But, he added: "We did not rely upon that strategy alone. We made payments
of great largesse which we could not afford to war veterans, thereby adding
further distress to a very derelict exchequer. We turned a blind eye to the
economic erosion of corruption. We rescinded policies of deregulation and
liberalisation of the economy. Instead, we imposed draconian, impractical,
unrealistic and counter-productive regulations, all designed to destroy the
economy although we pretended otherwise. Most of all, as we progressively
reversed the economic gains and fuelled inflation, we steadfastly refused to
devalue our currency, thereby removing all price competitiveness from our
exporters, bringing them increasingly to their knees."

And then I heard the unknown minister continue, saying: "But, my comrades,
we greatly underestimated the Zimbabwean economic infrastructure. We grossly
misjudged our economy. We were oblivious to its very considerable
resilience. Despite all that we have done to the economy over the last five
years, it still survives. Yes, it is weakened, it is frail, it is
struggling, but it is not dead. Comrades, we have failed!"

A deafening silence descended upon the cabinet room. As all present pondered
upon the dismal picture of failure so eloquently described by their fellow
comrade, they became more and more depressed, for such failure was too
horrifying to contemplate. And then, suddenly, another voice was heard
saying: "All is not lost. We should not be discomfited by the fact that we
have not yet wholly destroyed the economy. In fact, we should derive much
satisfaction by recognising the magnitude of the economic chaos that we have
wrought. And yet more we can be heartened by recognition that further
opportunities to bring about economic Armageddon lie right ahead. I refer,
my comrades, to the forthcoming 2003 budget. We can readily convert that
budget into a weapon of ruination."

All stared at him in wide-eyed astonishment. How could a budget possibly
achieve that which five years of destructive machinations could not? Almost
in unison they demanded that he explain how they could use the budget to
achieve their long-wished for economic collapse to levels beyond recovery.
And explain to them he did.

"First," he said, "we must recognise that Zimbabwe is a very heavily
import-reliant country and that one cannot import without foreign exchange.

Exercise:
In the passage about Zimbabwe's economy, what forthcoming event does the second speaker say can be turned into a weapon of ruination?

Material provided:
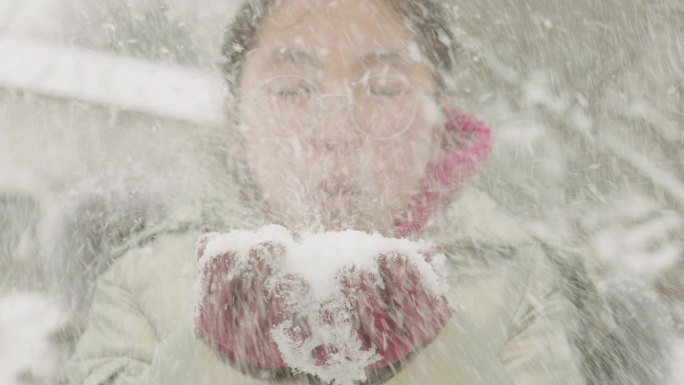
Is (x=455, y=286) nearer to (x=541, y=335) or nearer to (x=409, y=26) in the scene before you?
(x=541, y=335)

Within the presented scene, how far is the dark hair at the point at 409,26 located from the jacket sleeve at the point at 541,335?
1.89 feet

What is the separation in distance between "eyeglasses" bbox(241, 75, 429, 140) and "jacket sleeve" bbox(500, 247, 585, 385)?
0.56m

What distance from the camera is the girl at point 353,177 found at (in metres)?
1.33

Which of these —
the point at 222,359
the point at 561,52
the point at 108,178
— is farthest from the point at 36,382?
the point at 561,52

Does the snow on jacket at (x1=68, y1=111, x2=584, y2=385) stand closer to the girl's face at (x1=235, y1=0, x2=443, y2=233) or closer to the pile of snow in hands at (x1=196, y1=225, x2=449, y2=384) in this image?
the girl's face at (x1=235, y1=0, x2=443, y2=233)

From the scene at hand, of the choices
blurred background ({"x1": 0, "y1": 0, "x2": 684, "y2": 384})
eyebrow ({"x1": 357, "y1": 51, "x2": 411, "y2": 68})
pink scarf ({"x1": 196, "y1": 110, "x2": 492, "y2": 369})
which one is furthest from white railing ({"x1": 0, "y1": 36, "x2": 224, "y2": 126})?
pink scarf ({"x1": 196, "y1": 110, "x2": 492, "y2": 369})

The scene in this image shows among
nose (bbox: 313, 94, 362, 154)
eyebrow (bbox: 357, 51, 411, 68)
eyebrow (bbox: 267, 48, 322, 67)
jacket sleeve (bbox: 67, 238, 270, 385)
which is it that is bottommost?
jacket sleeve (bbox: 67, 238, 270, 385)

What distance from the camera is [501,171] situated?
2863 millimetres

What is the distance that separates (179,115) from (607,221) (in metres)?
2.05

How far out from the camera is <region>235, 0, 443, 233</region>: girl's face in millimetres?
1309

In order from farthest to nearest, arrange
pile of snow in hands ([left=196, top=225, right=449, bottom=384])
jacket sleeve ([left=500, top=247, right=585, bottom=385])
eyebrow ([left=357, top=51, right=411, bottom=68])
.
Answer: jacket sleeve ([left=500, top=247, right=585, bottom=385])
eyebrow ([left=357, top=51, right=411, bottom=68])
pile of snow in hands ([left=196, top=225, right=449, bottom=384])

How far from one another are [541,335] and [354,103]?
728mm

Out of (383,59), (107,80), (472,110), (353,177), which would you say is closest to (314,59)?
(383,59)

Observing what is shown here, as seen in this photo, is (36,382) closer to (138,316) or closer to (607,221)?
(138,316)
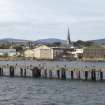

Reply to the task:
The 2003 budget.